A informação foi avançada ao 4Vês Repórter pelos próprios queixosos, que explicaram que a denúncia formal foi feita no dia 4 de Julho de 2025, e é sustentada por uma série de pronunciamentos do comentador no programa televisivo “A Nossa Hora”, emitido no dia 3 de Junho deste ano, na TV Sucesso.
Durante esse programa, cujo tema era “Homossexualidade – Orientação Sexual ou Problema Espiritual?”, Narciso Paulo terá proferido declarações violentas, apelando à agressão física contra filhos homossexuais, e classificando a homossexualidade como doença curável por via espiritual ou religiosa.
Entre as suas frases mais polémicas, destaca-se: “Os pais devem, primeiro, dar uma boa porrada, porque a porrada é um dos meios de comunicação muito eficaz. \[…] todos nós crescemos na base da porrada, para poder ouvir e depois sentar com ele e perguntar porquê é que faz isso.”
Os queixosos sustentam que tais declarações violam vários artigos do Código Penal moçambicano, incluindo os que punem a incitação à violência, a difamação de grupos e o abuso da liberdade de expressão, quando esta é usada para fomentar o ódio.

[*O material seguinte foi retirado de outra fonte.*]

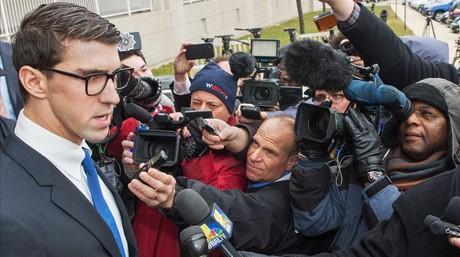 Phelps atiende a la prensa tras o�r la sentencia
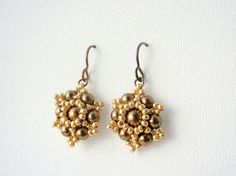20 EUR - Brass Toned Star Flower Beadwoven Earrings, Swarovski Pearl Earrings, Antique Brass Earrings, Elegant Earrings, Gift for Her, Swarovski Gift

Alegam ainda que a impunidade para este tipo de discurso abre caminho à violência real, que muitos jovens LGBTQIA+ continuam a enfrentar nas ruas, nas escolas e até nas suas próprias famílias.Para além da acção penal, os queixosos requerem uma indemnização civil, a ser aplicada em actividades de educação pública sobre direitos humanos e combate à discriminação.
A denúncia também critica a passividade de alguns órgãos de comunicação social, acusando-os de dar palco ao discurso de ódio disfarçado de “opinião pessoal” ou “entendimento religioso”, e apela à actuação firme da Procuradoria, da entidade reguladora da comunicação social e de todas as instituições da República.
Segundo os denunciantes, a queixa não pretende apenas responsabilizar uma figura pública, mas também reafirmar que os direitos humanos não são negociáveis e que a dignidade e igualdade de todas as pessoas, incluindo as LGBTQIA+, devem ser respeitadas em Moçambique.